TASK BRIEF - Could you please retype all of the records exactly, skipping any pictures?

*** Opening EXERCISE DATA ***

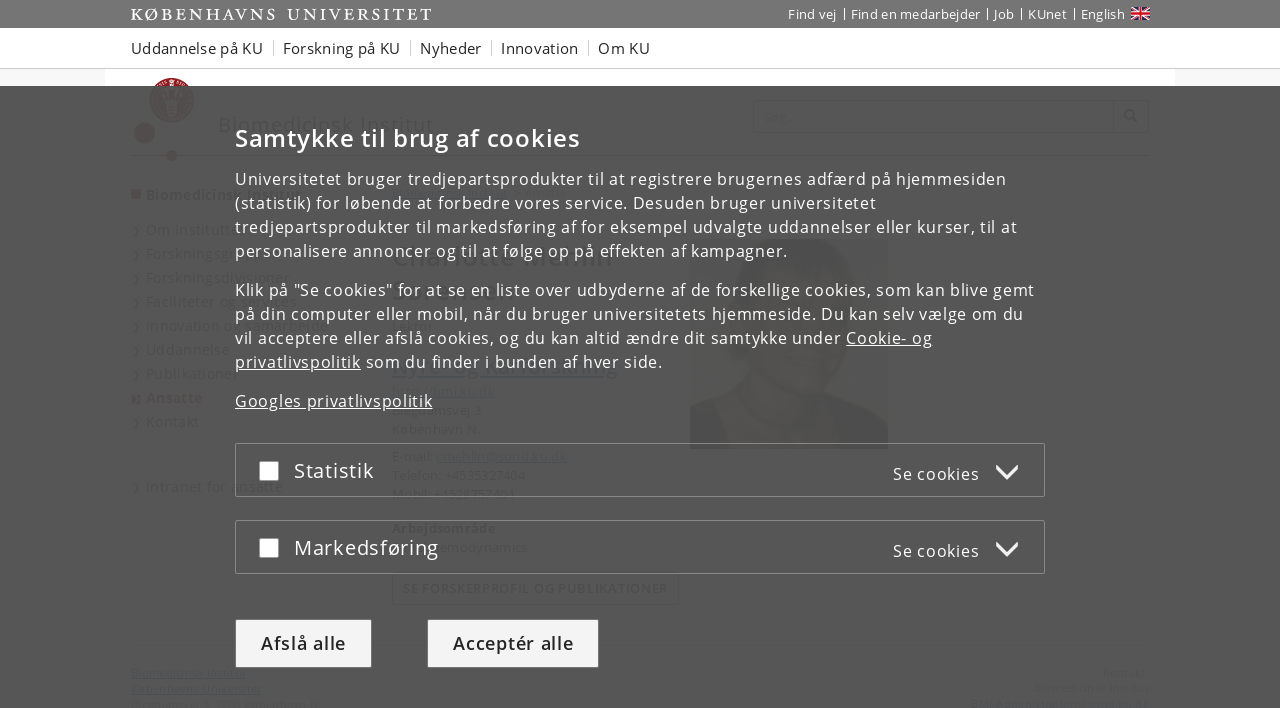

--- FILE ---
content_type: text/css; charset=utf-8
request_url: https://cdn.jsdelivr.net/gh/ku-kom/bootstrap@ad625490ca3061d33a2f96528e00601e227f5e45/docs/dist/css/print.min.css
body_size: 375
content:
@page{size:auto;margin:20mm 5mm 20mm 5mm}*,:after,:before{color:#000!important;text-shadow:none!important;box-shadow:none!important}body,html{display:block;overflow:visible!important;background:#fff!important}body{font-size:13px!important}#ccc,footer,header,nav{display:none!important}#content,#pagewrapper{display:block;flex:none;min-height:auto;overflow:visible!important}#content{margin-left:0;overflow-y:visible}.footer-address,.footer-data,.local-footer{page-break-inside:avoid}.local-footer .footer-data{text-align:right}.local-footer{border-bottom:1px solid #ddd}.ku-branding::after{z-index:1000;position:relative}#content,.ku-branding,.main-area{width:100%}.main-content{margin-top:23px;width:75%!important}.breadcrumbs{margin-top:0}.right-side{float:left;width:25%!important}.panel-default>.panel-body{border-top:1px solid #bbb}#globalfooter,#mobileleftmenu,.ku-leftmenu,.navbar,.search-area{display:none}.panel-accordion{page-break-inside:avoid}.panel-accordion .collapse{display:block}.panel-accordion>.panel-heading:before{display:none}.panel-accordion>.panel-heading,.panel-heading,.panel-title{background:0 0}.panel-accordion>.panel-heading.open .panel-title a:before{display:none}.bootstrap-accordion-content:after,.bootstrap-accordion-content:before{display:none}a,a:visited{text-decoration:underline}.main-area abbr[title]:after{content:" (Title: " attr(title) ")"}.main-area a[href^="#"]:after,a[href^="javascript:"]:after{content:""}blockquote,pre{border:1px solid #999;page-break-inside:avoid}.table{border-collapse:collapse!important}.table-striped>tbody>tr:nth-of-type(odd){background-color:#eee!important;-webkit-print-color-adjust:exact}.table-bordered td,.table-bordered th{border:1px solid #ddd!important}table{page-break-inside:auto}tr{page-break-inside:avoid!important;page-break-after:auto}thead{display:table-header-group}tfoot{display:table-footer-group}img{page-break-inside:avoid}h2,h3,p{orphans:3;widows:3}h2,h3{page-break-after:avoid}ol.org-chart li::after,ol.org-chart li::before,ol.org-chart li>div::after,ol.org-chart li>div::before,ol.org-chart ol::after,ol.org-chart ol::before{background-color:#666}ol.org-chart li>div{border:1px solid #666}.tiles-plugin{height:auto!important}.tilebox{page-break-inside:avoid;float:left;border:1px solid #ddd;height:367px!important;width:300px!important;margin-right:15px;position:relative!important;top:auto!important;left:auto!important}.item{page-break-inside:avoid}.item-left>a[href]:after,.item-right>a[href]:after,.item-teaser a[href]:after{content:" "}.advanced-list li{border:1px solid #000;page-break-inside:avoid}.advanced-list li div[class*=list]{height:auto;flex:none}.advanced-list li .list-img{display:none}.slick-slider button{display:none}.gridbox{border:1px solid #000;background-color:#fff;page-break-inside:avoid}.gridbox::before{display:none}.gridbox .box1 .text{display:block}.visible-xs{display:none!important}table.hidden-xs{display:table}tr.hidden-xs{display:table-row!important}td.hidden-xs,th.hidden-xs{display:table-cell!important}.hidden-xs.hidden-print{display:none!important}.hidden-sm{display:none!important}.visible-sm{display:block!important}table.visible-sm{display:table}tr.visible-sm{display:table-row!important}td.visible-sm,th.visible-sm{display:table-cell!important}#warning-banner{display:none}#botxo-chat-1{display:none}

*** Closing EXERCISE DATA ***

TASK RESULT -
--- FILE ---
content_type: text/css; charset=utf-8
request_url: https://cdn.jsdelivr.net/gh/ku-kom/bootstrap@ad625490ca3061d33a2f96528e00601e227f5e45/docs/dist/css/print.min.css
body_size: 375
content:
@page{size:auto;margin:20mm 5mm 20mm 5mm}*,:after,:before{color:#000!important;text-shadow:none!important;box-shadow:none!important}body,html{display:block;overflow:visible!important;background:#fff!important}body{font-size:13px!important}#ccc,footer,header,nav{display:none!important}#content,#pagewrapper{display:block;flex:none;min-height:auto;overflow:visible!important}#content{margin-left:0;overflow-y:visible}.footer-address,.footer-data,.local-footer{page-break-inside:avoid}.local-footer .footer-data{text-align:right}.local-footer{border-bottom:1px solid #ddd}.ku-branding::after{z-index:1000;position:relative}#content,.ku-branding,.main-area{width:100%}.main-content{margin-top:23px;width:75%!important}.breadcrumbs{margin-top:0}.right-side{float:left;width:25%!important}.panel-default>.panel-body{border-top:1px solid #bbb}#globalfooter,#mobileleftmenu,.ku-leftmenu,.navbar,.search-area{display:none}.panel-accordion{page-break-inside:avoid}.panel-accordion .collapse{display:block}.panel-accordion>.panel-heading:before{display:none}.panel-accordion>.panel-heading,.panel-heading,.panel-title{background:0 0}.panel-accordion>.panel-heading.open .panel-title a:before{display:none}.bootstrap-accordion-content:after,.bootstrap-accordion-content:before{display:none}a,a:visited{text-decoration:underline}.main-area abbr[title]:after{content:" (Title: " attr(title) ")"}.main-area a[href^="#"]:after,a[href^="javascript:"]:after{content:""}blockquote,pre{border:1px solid #999;page-break-inside:avoid}.table{border-collapse:collapse!important}.table-striped>tbody>tr:nth-of-type(odd){background-color:#eee!important;-webkit-print-color-adjust:exact}.table-bordered td,.table-bordered th{border:1px solid #ddd!important}table{page-break-inside:auto}tr{page-break-inside:avoid!important;page-break-after:auto}thead{display:table-header-group}tfoot{display:table-footer-group}img{page-break-inside:avoid}h2,h3,p{orphans:3;widows:3}h2,h3{page-break-after:avoid}ol.org-chart li::after,ol.org-chart li::before,ol.org-chart li>div::after,ol.org-chart li>div::before,ol.org-chart ol::after,ol.org-chart ol::before{background-color:#666}ol.org-chart li>div{border:1px solid #666}.tiles-plugin{height:auto!important}.tilebox{page-break-inside:avoid;float:left;border:1px solid #ddd;height:367px!important;width:300px!important;margin-right:15px;position:relative!important;top:auto!important;left:auto!important}.item{page-break-inside:avoid}.item-left>a[href]:after,.item-right>a[href]:after,.item-teaser a[href]:after{content:" "}.advanced-list li{border:1px solid #000;page-break-inside:avoid}.advanced-list li div[class*=list]{height:auto;flex:none}.advanced-list li .list-img{display:none}.slick-slider button{display:none}.gridbox{border:1px solid #000;background-color:#fff;page-break-inside:avoid}.gridbox::before{display:none}.gridbox .box1 .text{display:block}.visible-xs{display:none!important}table.hidden-xs{display:table}tr.hidden-xs{display:table-row!important}td.hidden-xs,th.hidden-xs{display:table-cell!important}.hidden-xs.hidden-print{display:none!important}.hidden-sm{display:none!important}.visible-sm{display:block!important}table.visible-sm{display:table}tr.visible-sm{display:table-row!important}td.visible-sm,th.visible-sm{display:table-cell!important}#warning-banner{display:none}#botxo-chat-1{display:none}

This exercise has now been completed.